*Passage*:
>>
Multiple Energy Transfer Pathways Enabling Super-Efficient Broadband Upconversion

by | Sep 5, 2016

Upconversion holds promise for applications ranging from photovoltaic cells to bioimaging.

Upconversion, converting infrared (IR) light into visible photons, holds promise for applications ranging from photovoltaic cells to bioimaging. Yet, achieving efficient broadband upconversion of IR light in pure inorganic or organic substances has been elusive ever since the conceptual establishment of upconversion in the 1960s. This is mainly because of the low and narrow absorption ability of rare earth ions that are typically diluted in an inorganic host lattice to entail upconversion. This limitation poses a strong restriction on the brightness of upconversion, thus holding back the technology transfer from bench to market.
<<
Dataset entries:
>>
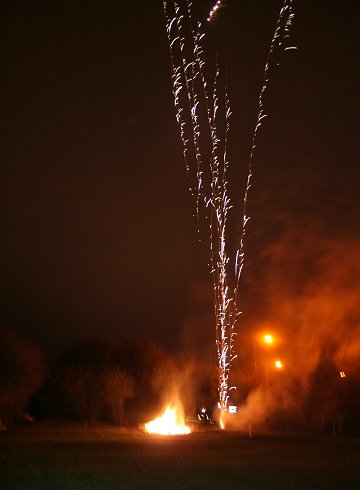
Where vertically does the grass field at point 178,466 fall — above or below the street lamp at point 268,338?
below

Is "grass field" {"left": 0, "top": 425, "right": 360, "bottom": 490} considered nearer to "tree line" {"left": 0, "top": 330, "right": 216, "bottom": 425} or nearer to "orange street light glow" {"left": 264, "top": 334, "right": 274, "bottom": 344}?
"orange street light glow" {"left": 264, "top": 334, "right": 274, "bottom": 344}

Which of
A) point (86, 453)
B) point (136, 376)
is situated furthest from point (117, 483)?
point (136, 376)

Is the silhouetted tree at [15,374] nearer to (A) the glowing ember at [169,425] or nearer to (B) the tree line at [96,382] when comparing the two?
(B) the tree line at [96,382]

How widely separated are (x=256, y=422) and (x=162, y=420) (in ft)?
18.2

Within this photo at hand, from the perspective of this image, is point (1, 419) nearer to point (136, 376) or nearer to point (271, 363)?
point (271, 363)

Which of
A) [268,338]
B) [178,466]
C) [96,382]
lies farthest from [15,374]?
[178,466]

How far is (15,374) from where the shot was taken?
1439 inches

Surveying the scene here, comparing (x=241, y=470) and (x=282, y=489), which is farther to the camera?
(x=241, y=470)

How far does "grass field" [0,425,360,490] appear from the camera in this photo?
38.3ft

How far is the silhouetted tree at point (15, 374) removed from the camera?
35719 mm

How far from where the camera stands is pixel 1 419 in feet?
114

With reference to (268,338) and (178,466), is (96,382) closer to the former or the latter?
(268,338)

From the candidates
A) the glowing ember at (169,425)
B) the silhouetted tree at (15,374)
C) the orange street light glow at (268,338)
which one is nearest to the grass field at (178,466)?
the glowing ember at (169,425)

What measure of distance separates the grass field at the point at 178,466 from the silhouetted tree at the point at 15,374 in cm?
1516
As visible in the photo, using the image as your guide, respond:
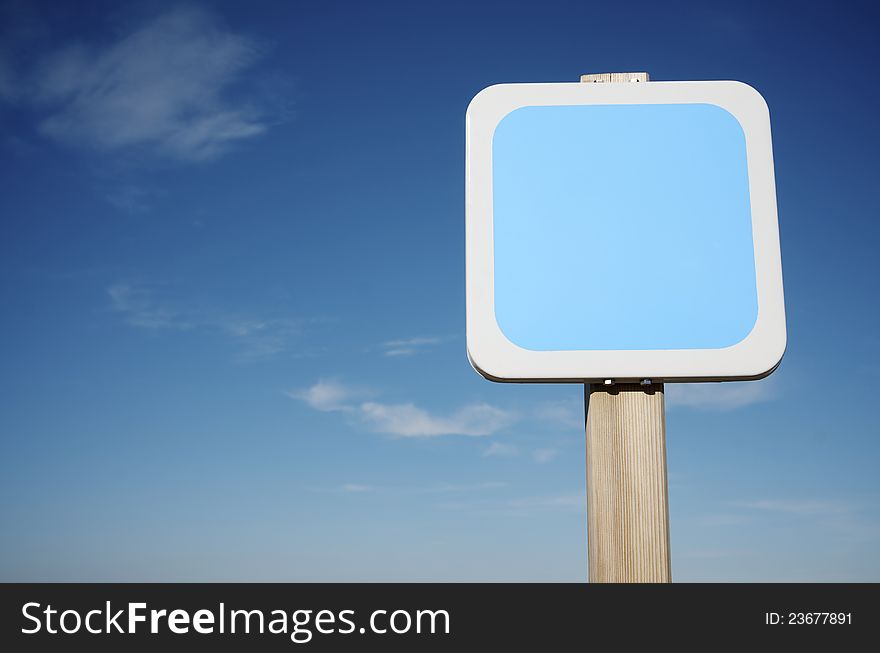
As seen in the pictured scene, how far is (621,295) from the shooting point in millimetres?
1687

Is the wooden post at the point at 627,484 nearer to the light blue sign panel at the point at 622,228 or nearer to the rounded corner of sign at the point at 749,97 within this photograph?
the light blue sign panel at the point at 622,228

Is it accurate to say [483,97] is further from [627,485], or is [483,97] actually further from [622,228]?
[627,485]

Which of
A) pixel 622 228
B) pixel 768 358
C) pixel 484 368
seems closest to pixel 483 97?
pixel 622 228

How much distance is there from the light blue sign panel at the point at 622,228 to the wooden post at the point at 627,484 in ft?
0.48

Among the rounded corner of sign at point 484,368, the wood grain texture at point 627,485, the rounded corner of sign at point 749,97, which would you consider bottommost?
the wood grain texture at point 627,485

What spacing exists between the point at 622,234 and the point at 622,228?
0.02m

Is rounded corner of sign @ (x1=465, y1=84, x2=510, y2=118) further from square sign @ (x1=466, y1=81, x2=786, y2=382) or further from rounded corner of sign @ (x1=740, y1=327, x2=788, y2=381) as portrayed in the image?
rounded corner of sign @ (x1=740, y1=327, x2=788, y2=381)

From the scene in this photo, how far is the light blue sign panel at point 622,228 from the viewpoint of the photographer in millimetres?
1681

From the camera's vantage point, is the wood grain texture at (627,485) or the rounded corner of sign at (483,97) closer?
the wood grain texture at (627,485)

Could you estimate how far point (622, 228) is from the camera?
1726 millimetres

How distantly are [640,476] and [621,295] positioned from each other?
0.42 m

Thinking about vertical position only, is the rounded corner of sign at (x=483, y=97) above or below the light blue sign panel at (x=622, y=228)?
above

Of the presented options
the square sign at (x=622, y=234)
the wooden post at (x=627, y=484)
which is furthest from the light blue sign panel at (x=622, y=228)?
the wooden post at (x=627, y=484)
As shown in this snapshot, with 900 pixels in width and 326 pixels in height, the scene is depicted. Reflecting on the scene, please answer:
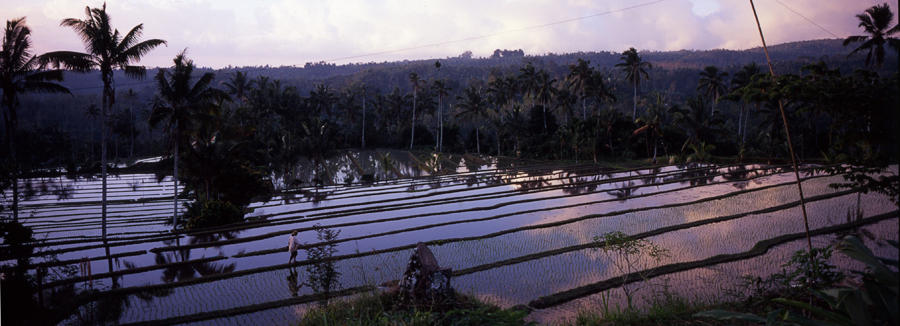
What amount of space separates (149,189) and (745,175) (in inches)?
1420

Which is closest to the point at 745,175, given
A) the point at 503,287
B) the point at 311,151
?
the point at 503,287

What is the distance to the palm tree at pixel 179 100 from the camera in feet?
53.5

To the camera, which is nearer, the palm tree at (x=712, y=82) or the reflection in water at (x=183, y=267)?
the reflection in water at (x=183, y=267)

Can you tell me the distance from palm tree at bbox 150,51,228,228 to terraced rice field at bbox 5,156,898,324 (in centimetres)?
393

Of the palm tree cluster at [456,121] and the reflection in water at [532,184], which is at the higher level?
the palm tree cluster at [456,121]

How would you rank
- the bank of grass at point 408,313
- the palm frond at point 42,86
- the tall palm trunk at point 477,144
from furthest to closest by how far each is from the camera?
1. the tall palm trunk at point 477,144
2. the palm frond at point 42,86
3. the bank of grass at point 408,313

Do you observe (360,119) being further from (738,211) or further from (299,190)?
(738,211)

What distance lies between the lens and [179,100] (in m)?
16.7

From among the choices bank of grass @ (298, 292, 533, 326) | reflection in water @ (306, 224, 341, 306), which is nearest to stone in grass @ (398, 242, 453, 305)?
bank of grass @ (298, 292, 533, 326)

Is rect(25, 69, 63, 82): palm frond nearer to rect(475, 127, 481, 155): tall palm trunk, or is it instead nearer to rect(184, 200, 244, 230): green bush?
rect(184, 200, 244, 230): green bush

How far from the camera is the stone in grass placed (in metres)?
6.93

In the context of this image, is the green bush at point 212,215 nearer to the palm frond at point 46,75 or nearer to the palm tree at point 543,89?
the palm frond at point 46,75

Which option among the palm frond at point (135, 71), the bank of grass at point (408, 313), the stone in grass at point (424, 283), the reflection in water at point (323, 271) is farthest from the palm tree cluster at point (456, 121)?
the reflection in water at point (323, 271)

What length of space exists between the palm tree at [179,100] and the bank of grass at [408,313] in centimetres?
1243
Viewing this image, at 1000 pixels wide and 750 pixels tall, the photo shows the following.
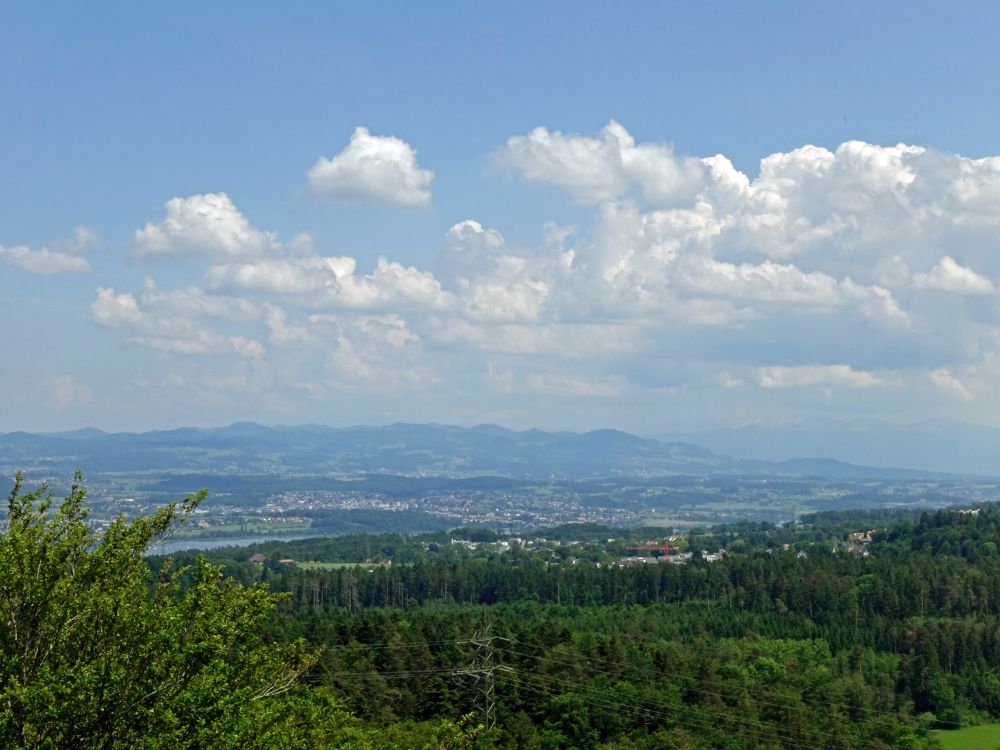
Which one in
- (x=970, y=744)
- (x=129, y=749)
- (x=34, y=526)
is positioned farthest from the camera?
<<
*Tasks to carry out*:
• a. According to the upconversion article, what mainly causes the difficulty of achieving efficient broadband upconversion of IR light?
• b. Quote the stretch of the upconversion article from "Multiple Energy Transfer" through "bench to market.".
• c. Extend the article on broadband upconversion, picking up after its final sentence.

*Responses to the tasks*:
• a. The low and narrow absorption ability of rare earth ions, which are typically diluted in an inorganic host lattice to produce upconversion.

• b.
Multiple Energy Transfer Pathways Enabling Super-Efficient Broadband Upconversion

by | Sep 5, 2016

Upconversion holds promise for applications ranging from photovoltaic cells to bioimaging.

Upconversion, converting infrared (IR) light into visible photons, holds promise for applications ranging from photovoltaic cells to bioimaging. Yet, achieving efficient broadband upconversion of IR light in pure inorganic or organic substances has been elusive ever since the conceptual establishment of upconversion in the 1960s. This is mainly because of the low and narrow absorption ability of rare earth ions that are typically diluted in an inorganic host lattice to entail upconversion. This limitation poses a strong restriction on the brightness of upconversion, thus holding back the technology transfer from bench to market.

• c.
UpconversionNow, Chen and Prasad et al. developed a hybrid inorganic-organic nanomaterial using a core-shell-shell structure that configures multiple energy cascaded pathways to empower super-efficient and broadband upconversion. This hybrid nanostructure comprises of three well-defined functional domains: (i) the inorganic core domain of fluoride nanocrystal doped with varying types of rare-earth elements, which is designated to produce rare-earth-element-specific multicolored upconversion; (ii) the inorganic shell layer, epitaxially grown onto the inorganic core domain.
The inorganic shell protects the inorganic core nanocrystal from surface-related quenching effect, while also incorporating defined types of rare-earth ions as energy routers to migrate the harvested IR light from the outmost organic shell to the inorganic core domain; (iii) the outmost organic shell, whereby the IR-absorbing organic dyes are anchored on the inorganic core/shell nanocrystal surface for light harvesting. The nature of organic dyes enables the hybrid system to strongly absorb IR light in a wide spectral range (680-850 nm) that can be 10 times broader than rare earth ions. While the rare earth dopants in the inorganic shell layer establish synergistic multiple pathways to transfer the dye-harvested energy all the way down to the inorganic core nanoparticles with an unprecedented efficiency of 98%, entailing multicolor visible emissions with ultrahigh upconversion efficiencies of 12-16%.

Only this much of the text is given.